Besides the variation in pairing frequencies observed here, it is known that R570 contains at least two couples of chromosomes that form systematic pairs (Hoarau et al, 2001). Altogether, this remarkable range of affinities among chromosomes somewhat contradicts the traditional view that polyploids tend to classify into allopolyploids with strict bivalent chromosome formation and thus disomic inheritance vs autopolyploids with all homologous chromosomes having equal opportunities to pair at meiosis, leading to polysomic inheritance (Jackson and Jackson, 1996; Sybenga, 1996; Jenczewski and Alix, 2004). These configurations are two extreme cases of polyploids (Wu et al, 2001). Intermediate polyploid models displaying a combination of both allopolyploid and autopolyploid pairing behavior have been suggested by Stebbins (1950) and reported for several polyploid species (Jackson and Jackson, 1996; Allendorf and Danzmann, 1997; Fjellstrom et al, 2001). The locus under study provides additional evidence towards the existence of intermediate polyploid models. The sugarcane cultivar R570 has an artificial origin, for it is derived from man-made interspecific hybrids a few generations ago. However, similar genotypes of spontaneous origin exist within the ‘Indian and Chinese sugarcanes’, once classified as S. barberi and S. sinense, respectively, which are now known as derived from a limited number of natural hybridization events between S. officinarum and S. spontaneum (D'Hont et al, 2002).

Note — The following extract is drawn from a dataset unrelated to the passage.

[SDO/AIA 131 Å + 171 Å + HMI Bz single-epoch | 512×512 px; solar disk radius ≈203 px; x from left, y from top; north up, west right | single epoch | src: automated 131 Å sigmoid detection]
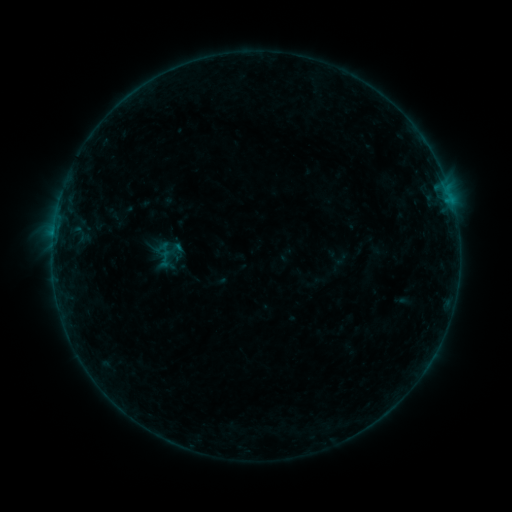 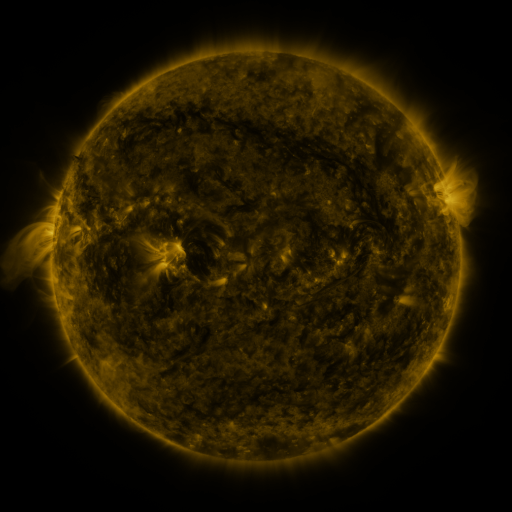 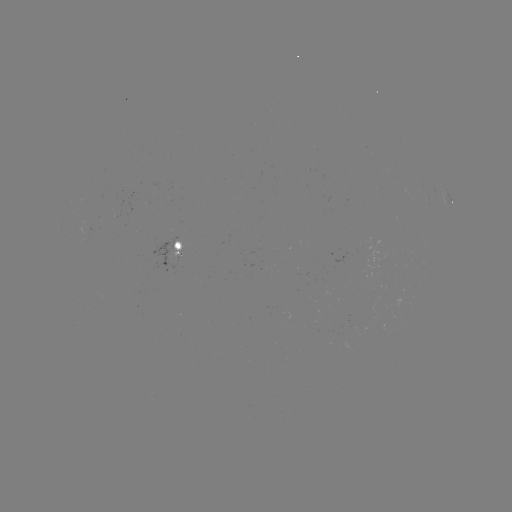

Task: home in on sigmoid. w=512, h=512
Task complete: (166, 258).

The present study throws light on two other aspects of meiosis in a polyploid genome. First, this system involves locus duplication (if we consider allele 11) and thus a potential bridge between two HC. Such bridges between distinct HC have been found in low frequency in the genome of R570 (Grivet et al, 1996). They may be the result of genome heterogeneity between the two ancestral species, since these have distinct basic chromosome numbers (D'Hont et al, 1998). They may also be representative of genome structural rearrangements that may occur in polyploids, be they derived from translocations or from ectopic movements associated with transposable element activity (Soltis and Soltis, 1999, 2000). Here, the attachment to two distinct HC resulted in separate pairing dynamics at meiosis. Secondly, the pairing pattern among homologous chromosomes clearly shows that homolog juxtaposition is determined by some features of the individual chromosomes. The mutual affinities appear partly, although incompletely determined by the species origin of the chromosomes. With the progress of genetic mapping and allelic resolution along the chromosomes, it will be possible to determine the species origin of the various portions of the chromosomes. When a full picture of these mosaics is available, it will be possible to determine to what extent particular regions of the chromosomes, for example, centromeric or telomeric regions, influence the overall pairing affinities. A generalization of such studies for several HC will give access to a range of situations that will make it possible to test subsequent hypotheses. Therefore, the complex genome of sugarcane will offer material of great interest for basic questions related to the fine mechanisms that govern meiosis.